The purpose of ATAD 3 is to prevent tax abuse of shell companies, letterbox companies and flow-through companies.
Legal entities lacking the minimal substance and economic activity continue to pose risk of being used for improper tax purposes, such as tax evasion and tax avoidance.
The European Commission admits that there may be valid reasons for the use of such entities but it is necessary to take further action to tackle situations where taxpayers evade their obligations under tax law or act against the actual purpose of tax law by misusing undertakings that do not perform any actual economic activity. This leads to a lower taxpayers’ overall tax liability.
ATAD 3 introduces a filtering system for the entities in scope, which have to comply with a number of indicators. These levels of indicators constitute a type of “gateway”. ATAD 3 sets out three gateways (explained below).
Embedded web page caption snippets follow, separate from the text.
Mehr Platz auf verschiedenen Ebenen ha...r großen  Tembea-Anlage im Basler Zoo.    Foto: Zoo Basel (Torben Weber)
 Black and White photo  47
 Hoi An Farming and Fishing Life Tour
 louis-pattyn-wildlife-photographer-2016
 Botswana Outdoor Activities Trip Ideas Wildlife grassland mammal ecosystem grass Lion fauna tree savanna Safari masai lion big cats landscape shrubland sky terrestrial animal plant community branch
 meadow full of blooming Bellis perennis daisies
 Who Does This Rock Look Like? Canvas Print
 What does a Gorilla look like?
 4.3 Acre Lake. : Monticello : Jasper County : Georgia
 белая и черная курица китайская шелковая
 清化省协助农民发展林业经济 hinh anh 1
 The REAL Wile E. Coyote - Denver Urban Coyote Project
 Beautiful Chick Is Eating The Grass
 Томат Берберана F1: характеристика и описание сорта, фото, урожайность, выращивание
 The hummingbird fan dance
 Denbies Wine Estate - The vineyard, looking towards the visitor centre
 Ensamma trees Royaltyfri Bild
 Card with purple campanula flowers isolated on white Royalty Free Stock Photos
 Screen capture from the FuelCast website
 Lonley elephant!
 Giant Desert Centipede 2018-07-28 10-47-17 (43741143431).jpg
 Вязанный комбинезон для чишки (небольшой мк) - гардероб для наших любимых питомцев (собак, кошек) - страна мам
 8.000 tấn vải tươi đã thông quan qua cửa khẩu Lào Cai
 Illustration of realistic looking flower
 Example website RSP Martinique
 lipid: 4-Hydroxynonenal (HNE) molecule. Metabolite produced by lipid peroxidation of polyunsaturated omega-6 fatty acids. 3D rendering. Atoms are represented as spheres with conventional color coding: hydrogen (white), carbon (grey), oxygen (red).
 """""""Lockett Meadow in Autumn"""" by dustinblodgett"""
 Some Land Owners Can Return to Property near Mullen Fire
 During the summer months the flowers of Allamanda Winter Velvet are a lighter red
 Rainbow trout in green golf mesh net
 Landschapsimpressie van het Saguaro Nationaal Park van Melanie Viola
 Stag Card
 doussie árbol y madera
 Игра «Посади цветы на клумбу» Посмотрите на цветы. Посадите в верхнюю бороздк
If a company crosses all three gateways, it will be required to annually report more information to the tax authorities through its tax return
STEP 1: Does the entity fall within the scope of ATAD 3? (Self-Assessment)
The scope of ATAD 3 is broad and covers all undertakings that are considered a tax resident and are eligible to receive a tax residence certificate in a Member State.
STEP 2: Does the entity cross all 3 gateways? (Self-Assessment)
Once it has been established that the entity falls within the scope of ATAD 3, the entity must self-assess whether it meets the cumulative gateway criteria.
- CRITERIUM 1: more than 75% of the revenues accruing to the undertaking in the preceding two tax years is relevant income.
- CRITERIUM 2: the undertaking is engaged in cross-border activity on any of the following grounds
- more than 60% of the book value of the undertaking’s assets that fall within the scope was located outside the Member State of the undertaking in the preceding two tax years;
- at least 60% of the undertaking’s relevant income is earned or paid out via cross-border transactions;
- CRITERIUM 3: in the preceding two tax years, the undertaking outsources the administration of day-to-day operations and the decision-making on significant functions.
- This does not mean general outsourcing, however it concerns outsourcing of key functions of the entity.
STEP 3: Does the entity fail to meet all three substance indicators?
Once the entity passes the three gateways, the entity must report the following in its tax return:
(i) if the undertaking has own/exclusive premises in a Member State;
(ii) if the undertaking has at least one own active bank account in the EU;
(iii) if the undertaking’s directors or full-time employees are appropriately qualified and resident close to the undertaking
All of the above must be substantiated with a satisfactory documentary evidence.
If the entity does not meet the minimum substance or it does not provide satisfactory documentary evidence, the entity is deemed to be a “shell”.
Under conditions, the entity may request an exemption from its obligations under the ATAD 3.
The entity is deemed a shell. What’s next?
If the entity is considered to be a shell, several tax consequences will occur.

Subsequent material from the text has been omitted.